General notes on this chapter[edit]

French text[edit]

Huit ou neuf ans environ après les évènements racontés dans la deuxième partie de cette histoire, on remarquait sur le boulevard du Temple et dans les régions du Château-d'Eau un petit garçon de onze à douze ans qui eût assez correctement réalisé cet idéal du gamin ébauché plus haut, si, avec le rire de son âge sur les lèvres, il n'eût pas eu le cœur absolument sombre et vide. Cet enfant était bien affublé d'un pantalon d'homme, mais il ne le tenait pas de son père, et d'une camisole de femme, mais il ne la tenait pas de sa mère. Des gens quelconques l'avaient habillé de chiffons par charité. Pourtant il avait un père et une mère. Mais son père ne songeait pas à lui et sa mère ne l'aimait point. C'était un de ces enfants dignes de pitié entre tous qui ont père et mère et qui sont orphelins.


Cet enfant ne se sentait jamais si bien que dans la rue. Le pavé lui était moins dur que le cœur de sa mère.


Ses parents l'avaient jeté dans la vie d'un coup de pied.

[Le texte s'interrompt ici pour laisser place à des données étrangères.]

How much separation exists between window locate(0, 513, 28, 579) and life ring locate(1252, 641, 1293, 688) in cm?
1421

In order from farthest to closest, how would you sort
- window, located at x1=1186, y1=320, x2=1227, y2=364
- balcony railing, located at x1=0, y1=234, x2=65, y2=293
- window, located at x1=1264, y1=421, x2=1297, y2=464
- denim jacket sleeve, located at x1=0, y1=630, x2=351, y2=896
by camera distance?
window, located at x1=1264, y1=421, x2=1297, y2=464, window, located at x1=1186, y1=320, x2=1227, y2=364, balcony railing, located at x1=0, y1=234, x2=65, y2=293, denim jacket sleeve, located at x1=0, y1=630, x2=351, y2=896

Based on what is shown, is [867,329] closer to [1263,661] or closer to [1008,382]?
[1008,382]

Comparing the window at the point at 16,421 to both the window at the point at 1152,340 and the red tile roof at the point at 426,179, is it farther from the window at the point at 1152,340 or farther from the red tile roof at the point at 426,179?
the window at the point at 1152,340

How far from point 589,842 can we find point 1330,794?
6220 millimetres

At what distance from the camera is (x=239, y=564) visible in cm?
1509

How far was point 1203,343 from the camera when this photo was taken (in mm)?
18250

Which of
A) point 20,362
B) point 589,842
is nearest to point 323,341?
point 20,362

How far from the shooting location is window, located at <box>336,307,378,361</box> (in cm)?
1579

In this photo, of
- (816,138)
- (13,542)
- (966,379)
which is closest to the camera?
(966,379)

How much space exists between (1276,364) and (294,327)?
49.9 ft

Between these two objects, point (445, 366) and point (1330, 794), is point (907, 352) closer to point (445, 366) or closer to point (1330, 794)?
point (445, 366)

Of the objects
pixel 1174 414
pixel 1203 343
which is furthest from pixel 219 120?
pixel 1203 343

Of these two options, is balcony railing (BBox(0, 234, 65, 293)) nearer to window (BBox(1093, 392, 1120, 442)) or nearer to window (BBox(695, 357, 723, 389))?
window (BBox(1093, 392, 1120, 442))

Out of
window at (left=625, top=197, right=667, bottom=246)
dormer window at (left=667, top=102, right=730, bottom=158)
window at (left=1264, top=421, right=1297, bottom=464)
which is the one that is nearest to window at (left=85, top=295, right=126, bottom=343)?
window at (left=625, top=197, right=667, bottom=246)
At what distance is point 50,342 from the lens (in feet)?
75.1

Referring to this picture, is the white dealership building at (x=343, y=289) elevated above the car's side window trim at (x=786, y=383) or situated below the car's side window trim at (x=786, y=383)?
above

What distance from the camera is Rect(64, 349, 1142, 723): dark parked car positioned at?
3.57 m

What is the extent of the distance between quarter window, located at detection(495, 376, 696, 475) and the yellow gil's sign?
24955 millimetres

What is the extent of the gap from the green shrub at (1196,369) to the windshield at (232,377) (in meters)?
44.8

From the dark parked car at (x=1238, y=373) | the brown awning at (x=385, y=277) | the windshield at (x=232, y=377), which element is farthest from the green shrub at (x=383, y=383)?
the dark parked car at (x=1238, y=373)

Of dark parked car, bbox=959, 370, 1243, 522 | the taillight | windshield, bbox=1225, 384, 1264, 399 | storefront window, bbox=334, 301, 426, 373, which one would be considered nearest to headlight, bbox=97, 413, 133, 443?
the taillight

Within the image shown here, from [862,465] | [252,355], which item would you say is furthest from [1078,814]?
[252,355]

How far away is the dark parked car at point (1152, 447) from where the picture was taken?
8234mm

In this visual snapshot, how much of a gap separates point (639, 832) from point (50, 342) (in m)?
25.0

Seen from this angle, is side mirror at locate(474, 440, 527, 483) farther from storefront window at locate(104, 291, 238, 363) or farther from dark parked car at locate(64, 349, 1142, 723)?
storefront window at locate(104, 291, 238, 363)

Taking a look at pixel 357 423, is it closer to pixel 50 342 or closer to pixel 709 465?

Il avait tout bonnement pris sa volée.


C'était un garçon bruyant, blême, leste, éveillé, goguenard, à l'air vivace et maladif. Il allait, venait, chantait, jouait à la fayousse, grattait les ruisseaux, volait un peu, mais comme les chats et les passereaux, gaîment, riait quand on l'appelait galopin, se fâchait quand on l'appelait voyou. Il n'avait pas de gîte, pas de pain, pas de feu, pas d'amour; mais il était joyeux parce qu'il était libre.


Quand ces pauvres êtres sont des hommes, presque toujours la meule de l'ordre social les rencontre et les broie, mais tant qu'ils sont enfants, ils échappent, étant petits. Le moindre trou les sauve.


Pourtant, si abandonné que fût cet enfant, il arrivait parfois, tous les deux ou trois mois, qu'il disait: Tiens, je vais voir maman! Alors il quittait le boulevard, le Cirque, la porte Saint-Martin, descendait aux quais, passait les ponts, gagnait les faubourgs, atteignait la Salpêtrière, et arrivait où? Précisément à ce double numéro 50-52 que le lecteur connaît, à la masure Gorbeau.


À cette époque, la masure 50-52, habituellement déserte et éternellement décorée de l'écriteau: «Chambres à louer», se trouvait, chose rare, habitée par plusieurs individus qui, du reste, comme cela est toujours à Paris, n'avaient aucun lien ni aucun rapport entre eux. Tous appartenaient à cette classe indigente qui commence à partir du dernier petit bourgeois gêné et qui se prolonge de misère en misère dans les bas-fonds de la société jusqu'à ces deux êtres auxquels toutes les choses matérielles de la civilisation viennent aboutir, l'égoutier qui balaye la boue et le chiffonnier qui ramasse les guenilles.


La «principale locataire» du temps de Jean Valjean était morte et avait été remplacée par toute pareille. Je ne sais quel philosophe a dit: On ne manque jamais de vieilles femmes.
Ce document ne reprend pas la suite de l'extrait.